Below are records with pictures; copy word for word only the lines between the line with "Attachment - Image 2" and the line with "Preview for 11", inclusive, and drop the pictures.

■ THE INPUT:
· · · · · · ·

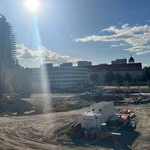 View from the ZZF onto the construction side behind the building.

· · · · · · ·

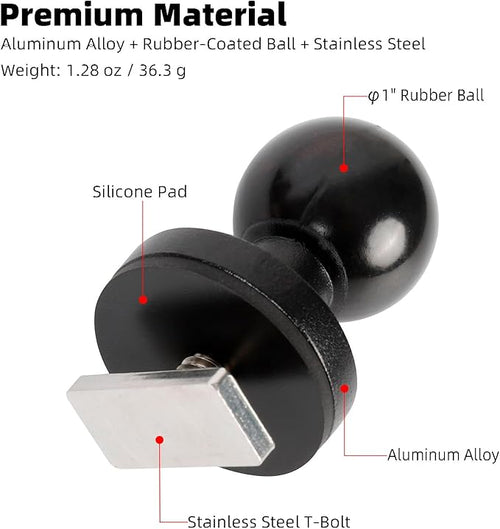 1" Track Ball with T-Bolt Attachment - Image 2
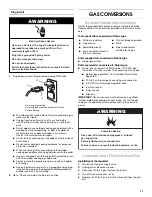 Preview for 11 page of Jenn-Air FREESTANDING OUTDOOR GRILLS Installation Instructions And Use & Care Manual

· · · · · · ·

■ YOUR RESPONSE:
 1" Track Ball with T-Bolt Attachment - Image 2
 Preview for 11 page of Jenn-Air FREESTANDING OUTDOOR GRILLS Installation Instructions And Use & Care Manual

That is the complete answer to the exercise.